Wintersport

Weltcup-RTL der Damen in Courchevel abgesagt

Eine Sturmfront über den französischen Alpen hat die Austragung des letzten Damen-Weltcup-Skirennens vor Weihnachten verhindert. Starke Böen, die keine gleichen Bedingungen für die Läuferinnen zuließen, machten auch den vom Reservestart geplanten zweiten Versuch für den Riesentorlauf unmöglich. Kurz davor entschied die Jury auf Absage. Wo der Bewerb nachgetragen wird, stand vorerst nicht fest.

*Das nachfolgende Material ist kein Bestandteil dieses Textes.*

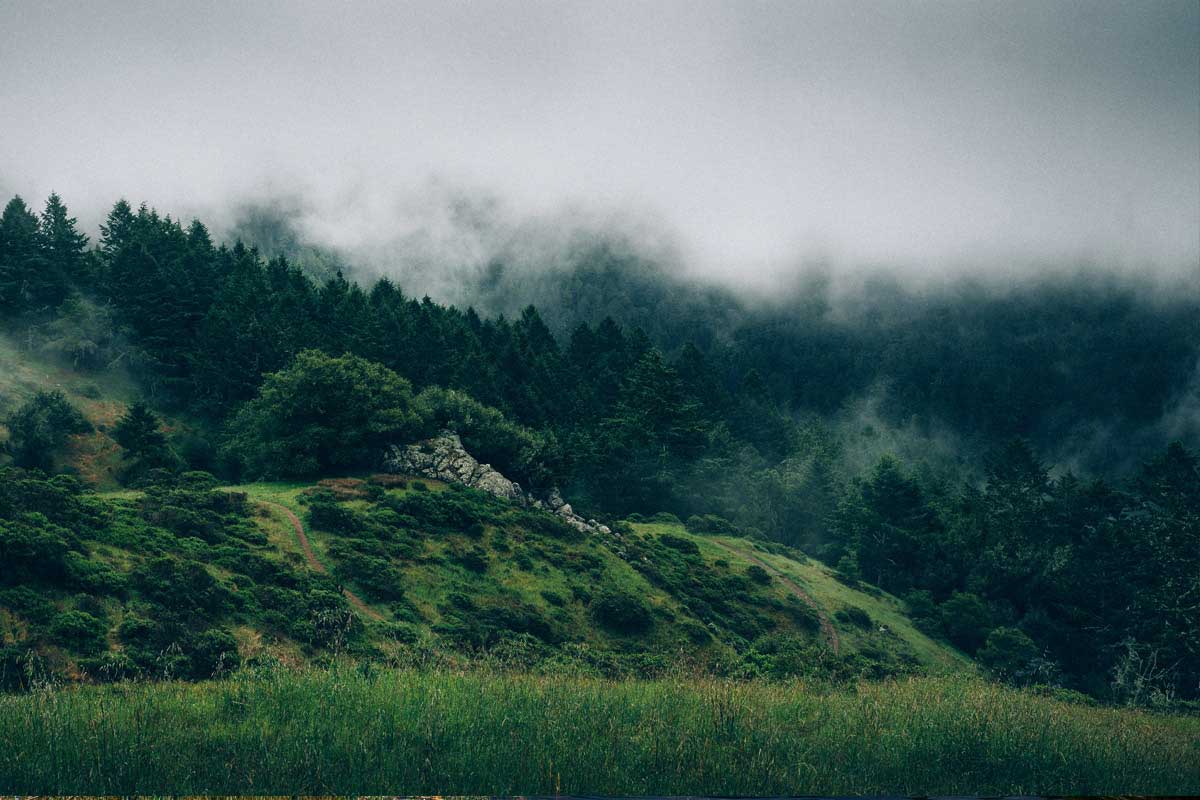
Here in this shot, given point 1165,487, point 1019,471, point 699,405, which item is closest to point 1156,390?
point 1019,471

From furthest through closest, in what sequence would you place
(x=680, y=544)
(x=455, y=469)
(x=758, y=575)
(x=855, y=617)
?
(x=680, y=544) < (x=455, y=469) < (x=758, y=575) < (x=855, y=617)

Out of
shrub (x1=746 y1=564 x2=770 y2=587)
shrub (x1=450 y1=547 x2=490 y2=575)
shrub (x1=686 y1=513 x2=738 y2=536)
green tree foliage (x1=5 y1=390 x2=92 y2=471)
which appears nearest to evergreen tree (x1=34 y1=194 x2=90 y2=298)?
green tree foliage (x1=5 y1=390 x2=92 y2=471)

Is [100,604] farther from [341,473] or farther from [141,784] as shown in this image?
[341,473]

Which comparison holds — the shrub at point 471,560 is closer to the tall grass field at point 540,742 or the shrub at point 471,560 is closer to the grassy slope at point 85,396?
the tall grass field at point 540,742

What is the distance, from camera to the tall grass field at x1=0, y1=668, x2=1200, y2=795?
11.3 meters

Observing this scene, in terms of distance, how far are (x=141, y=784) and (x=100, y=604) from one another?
21258mm

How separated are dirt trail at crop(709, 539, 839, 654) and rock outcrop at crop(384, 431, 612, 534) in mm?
10620

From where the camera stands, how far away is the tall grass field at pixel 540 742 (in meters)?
11.3

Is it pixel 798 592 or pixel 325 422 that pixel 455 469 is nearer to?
pixel 325 422

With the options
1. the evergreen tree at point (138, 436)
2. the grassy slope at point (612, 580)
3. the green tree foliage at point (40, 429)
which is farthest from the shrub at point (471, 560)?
the green tree foliage at point (40, 429)

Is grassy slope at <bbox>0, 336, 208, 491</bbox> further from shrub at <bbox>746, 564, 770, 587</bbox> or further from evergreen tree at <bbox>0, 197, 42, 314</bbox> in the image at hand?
shrub at <bbox>746, 564, 770, 587</bbox>

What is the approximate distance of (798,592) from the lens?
177 feet

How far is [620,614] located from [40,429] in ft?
149

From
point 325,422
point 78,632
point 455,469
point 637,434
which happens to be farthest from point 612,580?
point 637,434
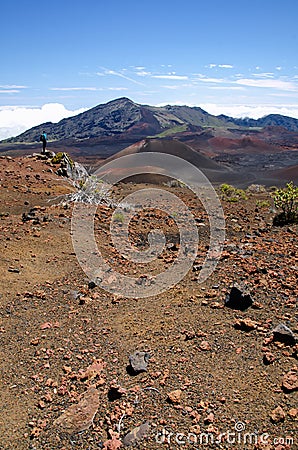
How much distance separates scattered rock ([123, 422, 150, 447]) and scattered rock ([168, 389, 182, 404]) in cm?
27

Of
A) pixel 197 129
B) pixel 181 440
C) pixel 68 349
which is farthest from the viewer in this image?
pixel 197 129

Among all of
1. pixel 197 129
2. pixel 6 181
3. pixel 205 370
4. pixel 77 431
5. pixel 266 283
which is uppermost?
pixel 197 129

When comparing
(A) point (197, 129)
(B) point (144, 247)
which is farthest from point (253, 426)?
(A) point (197, 129)

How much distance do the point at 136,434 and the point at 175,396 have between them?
432mm

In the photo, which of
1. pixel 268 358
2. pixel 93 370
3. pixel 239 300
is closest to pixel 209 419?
pixel 268 358

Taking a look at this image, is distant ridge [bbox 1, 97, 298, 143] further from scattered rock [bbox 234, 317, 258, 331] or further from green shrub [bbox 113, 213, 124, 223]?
scattered rock [bbox 234, 317, 258, 331]

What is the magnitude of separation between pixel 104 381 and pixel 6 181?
26.2ft

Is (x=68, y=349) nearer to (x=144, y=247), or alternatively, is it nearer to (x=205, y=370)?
(x=205, y=370)

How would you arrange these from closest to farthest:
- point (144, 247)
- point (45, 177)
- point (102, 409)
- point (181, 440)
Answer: point (181, 440)
point (102, 409)
point (144, 247)
point (45, 177)

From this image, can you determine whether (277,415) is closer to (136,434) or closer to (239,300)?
(136,434)

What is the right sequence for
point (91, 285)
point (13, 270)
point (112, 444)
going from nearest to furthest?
point (112, 444)
point (91, 285)
point (13, 270)

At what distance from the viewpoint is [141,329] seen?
4176 mm

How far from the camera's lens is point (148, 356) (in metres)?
3.67

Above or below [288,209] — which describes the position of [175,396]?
below
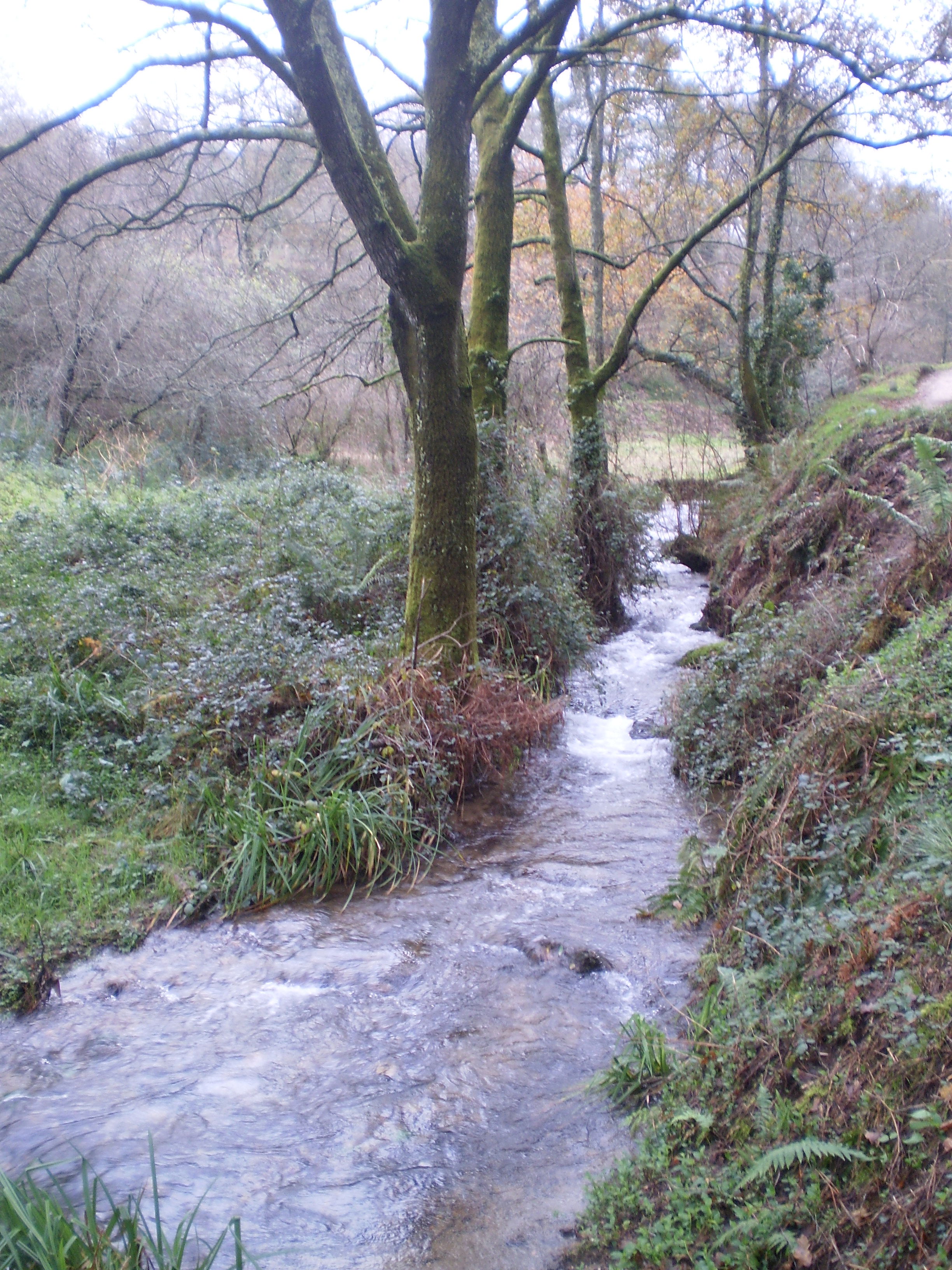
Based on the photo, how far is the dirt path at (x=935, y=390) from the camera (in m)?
11.1

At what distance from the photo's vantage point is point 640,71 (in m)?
14.6

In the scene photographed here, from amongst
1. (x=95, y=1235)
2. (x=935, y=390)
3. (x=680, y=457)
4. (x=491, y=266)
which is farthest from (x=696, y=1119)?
(x=680, y=457)

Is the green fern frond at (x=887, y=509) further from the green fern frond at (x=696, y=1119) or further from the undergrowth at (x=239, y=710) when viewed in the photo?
the green fern frond at (x=696, y=1119)

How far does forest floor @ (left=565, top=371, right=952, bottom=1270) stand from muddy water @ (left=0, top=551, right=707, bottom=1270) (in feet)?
1.05

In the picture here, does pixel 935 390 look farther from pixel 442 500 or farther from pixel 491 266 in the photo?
pixel 442 500

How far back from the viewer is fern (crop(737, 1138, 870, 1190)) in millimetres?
2639

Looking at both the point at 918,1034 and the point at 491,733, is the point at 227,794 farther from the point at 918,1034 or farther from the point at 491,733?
the point at 918,1034

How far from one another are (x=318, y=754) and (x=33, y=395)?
46.7 ft

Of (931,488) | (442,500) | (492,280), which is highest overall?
(492,280)

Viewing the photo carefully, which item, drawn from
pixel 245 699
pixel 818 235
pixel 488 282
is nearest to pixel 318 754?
pixel 245 699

Sturm und Nebel: Kein RTL in Courchevel . SN/GEPA pictures
Sturm und Nebel: Kein RTL in Courchevel .

Für FIS-Renndirektor Atle Skaardal ist die Nachtragung des in Courchevel abgebrochenen Riesentorlaufs auf dem Semmering eine Option. "Zwischen Weihnachten und Silvester ist es nicht so leicht, aber ich werde jedenfalls den ÖSV und das OK Semmering fragen, ob die Möglichkeit besteht. Wenn nicht, müssen wir weiterschauen", sagte Skaardal im ORF-Interview.

Der dortige OK-Chef Franz Steiner gab sich skeptisch. "Für die Piste wäre es glaube ich kein Problem. Aber das ganze Rundherum, Verkehrskonzept und so weiter, wenn es soweit ist, müssen wir uns das ganz genau durchdenken", meinte Steiner. Die Entscheidung über ein mögliches dritten Rennen am Hirschenkogel soll bereits am Mittwoch fallen.

Eine Verschiebung auf Mittwoch war in Courchevel, in der Olympia-Region von 1992 gelegen, nicht möglich, u.a. aus Quartiergründen. Als nächste Damen-Rennen stehen Riesentorlauf und Slalom auf dem Semmering am 28. und 29. Dezember in Österreich auf dem Programm.

Der erste Durchgang, der in 2.145 m Seehöhe gestartet wurde, war nach 16 Läuferinnen unterbrochen und nach 19 Fahrten annulliert worden. Die Italienerin Sofia Goggia hatte vor ihrer Landsfrau Federica Brignone geführt, Stephanie Brunner war als beste ÖSV-Läuferin Sechste. Die Rennleitung entschied, dass nach Mittag vom tiefer gelegenen Reservestart neu begonnen werden sollte. Doch dazu kam es nach einem Beschluss der Jury mit FIS-Renndirektor Atle Skaardal nicht mehr, die Böen hatten nicht nachgelassen.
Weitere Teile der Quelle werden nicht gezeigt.